Short exercise -
Edit the entries below so that each "closest" becomes "nearest", with no other changes, and leave the pictures out of your version.

======== Data entries ========

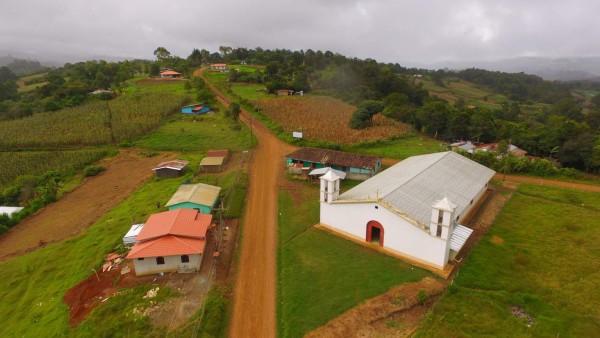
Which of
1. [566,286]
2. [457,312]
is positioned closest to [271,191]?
[457,312]

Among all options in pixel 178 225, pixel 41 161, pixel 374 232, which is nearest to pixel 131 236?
pixel 178 225

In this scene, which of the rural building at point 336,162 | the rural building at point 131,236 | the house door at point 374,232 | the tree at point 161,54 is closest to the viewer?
the house door at point 374,232

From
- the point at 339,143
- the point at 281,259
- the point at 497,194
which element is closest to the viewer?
the point at 281,259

========

Final answer -
Which of
1. [566,286]
2. [457,312]
is positioned nearest to [271,191]?
[457,312]

Among all options in pixel 178 225, pixel 41 161, pixel 374 232, which is nearest to pixel 131 236?
pixel 178 225

In this scene, which of the rural building at point 336,162 | the rural building at point 131,236 | the house door at point 374,232 | the tree at point 161,54 is nearest to the viewer?
the house door at point 374,232

From
- the point at 339,143
- the point at 281,259
- the point at 497,194
which element is nearest to the viewer?
the point at 281,259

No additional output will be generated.